Tras seis meses compartiendo taller y programa formativo con artistas en un modelo de estudios que no distingue entre conocimiento teórico y práctica, mi visión de la curaduría no es la misma que hace años, cuando terminé mi máster oficial y empecé a trabajar en una institución. En concreto, lo que ha cambiado es mi modo de entender en qué consiste curar. Un concepto que, de repente, se ha expandido, cargándose con una serie de significados que van desde el pensamiento crítico a la necesidad de pensar formas de salud y cuidado no médico que posibilite, a la larga, una forma de habitar-juntos. Tanto en el espacio expositivo como en el día a día. Una ética de la sensación que ya no es exclusivamente intelectual, en tanto que forma de pensar con el cuerpo; lugar físico y mental donde se mezcla intuición con saber-hacer, improvisación y deseo de explorar la forma desde lo no-formal.

Quiero dejar claro que tampoco estoy defendiendo la necesidad de convertirse en curador-artista. Un maridaje hermoso cuando se da de manera “natural”, pero también una caricatura, una broma, cuando el espectador puede confundir la obra del artista con el display. Pensaba en otra cosa: en ese vivir-juntos como práctica estética. Ya que, si bien el curador no necesita ser un artista, sí que resulta fundamental compartir tiempo y espacios de discusión. Y no sólo durante el tiempo reducido y codificado de las visitas de estudio o los seminarios, sino cuando supuestamente no sucede nada, durante el tiempo muerto, cuando los modos de hacer y de pensar alternativos emergen como brechas en el sentido y la visualidad dominante. 

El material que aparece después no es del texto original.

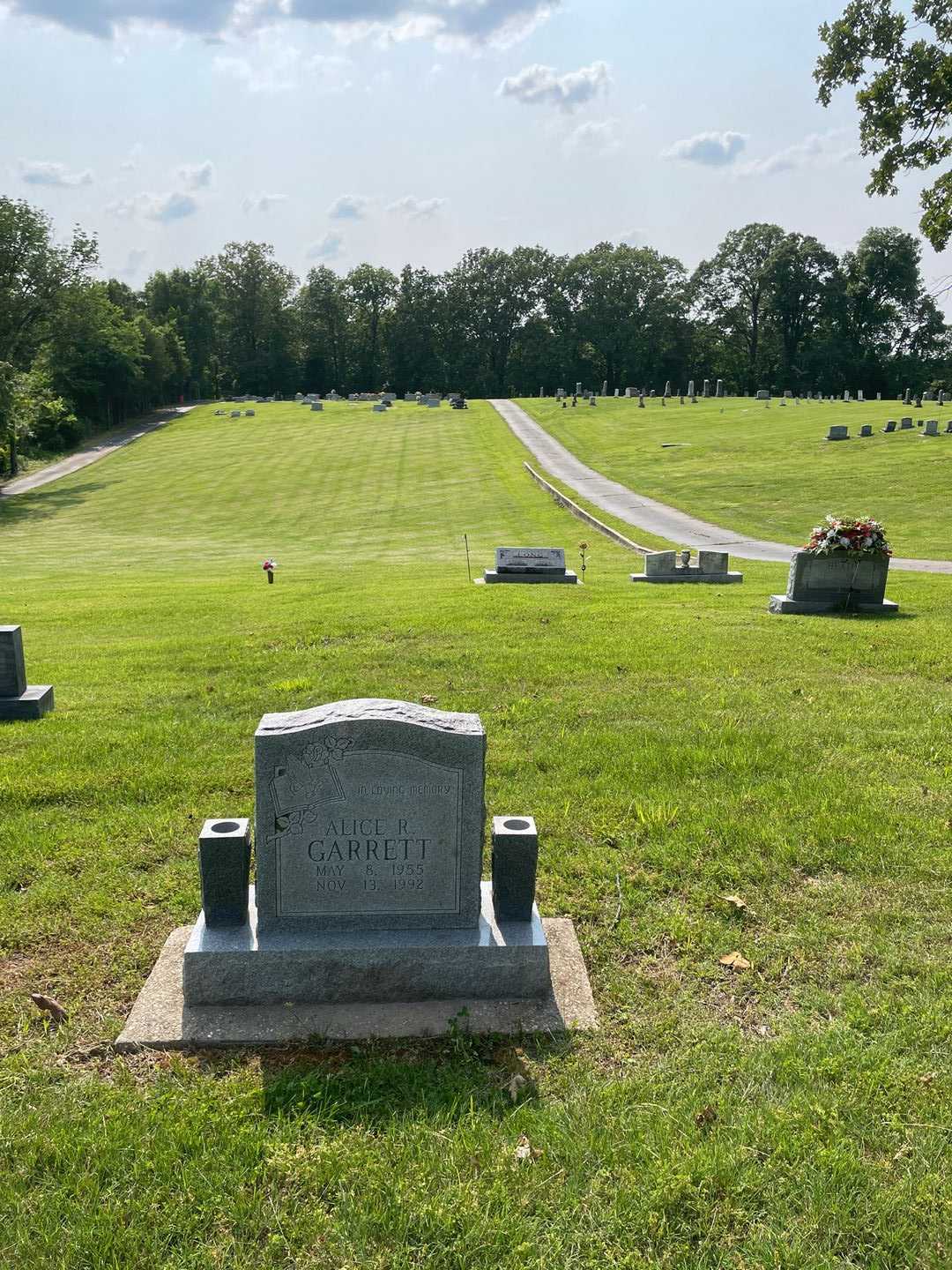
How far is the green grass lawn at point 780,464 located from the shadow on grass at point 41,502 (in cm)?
2795

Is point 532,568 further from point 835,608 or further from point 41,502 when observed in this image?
point 41,502

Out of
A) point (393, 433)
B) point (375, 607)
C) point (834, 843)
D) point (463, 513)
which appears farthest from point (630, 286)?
point (834, 843)

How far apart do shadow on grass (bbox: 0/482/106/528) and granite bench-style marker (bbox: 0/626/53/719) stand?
116 feet

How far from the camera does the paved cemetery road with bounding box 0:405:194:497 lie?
172 ft

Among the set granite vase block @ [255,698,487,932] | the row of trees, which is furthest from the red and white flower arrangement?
the row of trees

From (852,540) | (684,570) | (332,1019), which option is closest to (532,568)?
(684,570)

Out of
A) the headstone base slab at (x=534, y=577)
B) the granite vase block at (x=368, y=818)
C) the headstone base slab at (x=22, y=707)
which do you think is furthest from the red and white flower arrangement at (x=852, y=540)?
the headstone base slab at (x=22, y=707)

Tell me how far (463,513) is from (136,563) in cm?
1403

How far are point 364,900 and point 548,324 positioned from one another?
10912cm

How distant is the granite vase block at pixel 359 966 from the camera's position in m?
4.30

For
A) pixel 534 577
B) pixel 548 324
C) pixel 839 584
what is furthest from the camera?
pixel 548 324

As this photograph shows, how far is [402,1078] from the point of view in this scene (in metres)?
3.81

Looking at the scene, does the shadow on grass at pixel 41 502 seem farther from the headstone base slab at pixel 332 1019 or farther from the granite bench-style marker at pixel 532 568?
the headstone base slab at pixel 332 1019

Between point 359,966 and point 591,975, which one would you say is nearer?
point 359,966
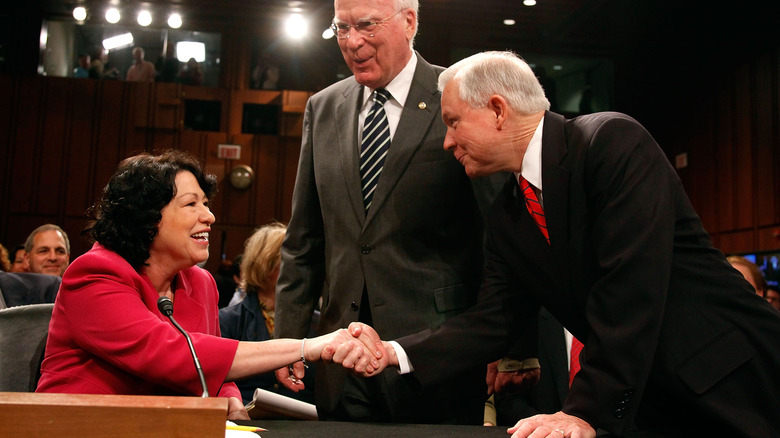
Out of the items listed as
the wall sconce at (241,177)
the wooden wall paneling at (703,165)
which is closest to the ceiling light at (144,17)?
the wall sconce at (241,177)

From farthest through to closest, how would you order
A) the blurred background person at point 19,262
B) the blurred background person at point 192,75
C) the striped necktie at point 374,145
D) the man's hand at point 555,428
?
the blurred background person at point 192,75 < the blurred background person at point 19,262 < the striped necktie at point 374,145 < the man's hand at point 555,428

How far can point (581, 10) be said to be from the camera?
876cm

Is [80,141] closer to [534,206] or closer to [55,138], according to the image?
[55,138]

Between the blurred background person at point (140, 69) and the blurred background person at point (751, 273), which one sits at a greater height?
the blurred background person at point (140, 69)

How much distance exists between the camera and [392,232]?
1848 millimetres

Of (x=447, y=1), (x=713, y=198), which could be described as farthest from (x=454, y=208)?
(x=713, y=198)

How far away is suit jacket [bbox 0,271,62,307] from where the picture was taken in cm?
355

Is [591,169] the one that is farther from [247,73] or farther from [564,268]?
[247,73]

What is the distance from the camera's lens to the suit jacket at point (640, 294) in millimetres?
1321

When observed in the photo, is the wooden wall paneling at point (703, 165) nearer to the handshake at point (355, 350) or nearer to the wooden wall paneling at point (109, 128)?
the wooden wall paneling at point (109, 128)

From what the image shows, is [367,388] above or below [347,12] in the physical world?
below

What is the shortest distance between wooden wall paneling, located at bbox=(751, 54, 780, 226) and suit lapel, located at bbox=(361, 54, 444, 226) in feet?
24.1

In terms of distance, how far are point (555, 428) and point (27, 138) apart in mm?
10125

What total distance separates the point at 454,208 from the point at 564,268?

De esta forma, más que aleccionar sobre qué debería ser hoy la curaduría y por qué los artistas con los que trabajo son los más incisivos, críticos y vanguardistas, además de guapos, me gustaría aprovechar estas líneas para mandar un saludo a mis amigos. A aquellas personas que durante este proceso de aprendizaje sin fin me han enseñado como ciertas prácticas artísticas son capaces de hacer magia, desplazando el umbral de realidad. Y también que la subjetividad, cuando no se agota en el yo, es una herramienta política para el cambio, para dejar atrás todo aquello que nos impide estar alegres. Un abrazo, no me olvido, a aquellas personas que trabajando en la institución son conscientes de lo ridículo que es hablar en primera persona del plural, “nosotros”, cuando se trata de humanizar malas prácticas, contrataciones ilegales y otras formas de explotación. Y un saludo, finalmente, a todas las personas con las que no estoy de acuerdo. Gracias por estimular mi imaginación e incitarme a pensar el campo de las exposiciones y la pedagogía artística como un vehículo para planear fugas, estrategias y complots contra los responsables del malestar que nos atraviesa, contra los responsables del dolor que sentimos cuando estar solo deja de ser un placer y opera como una táctica de gobierno.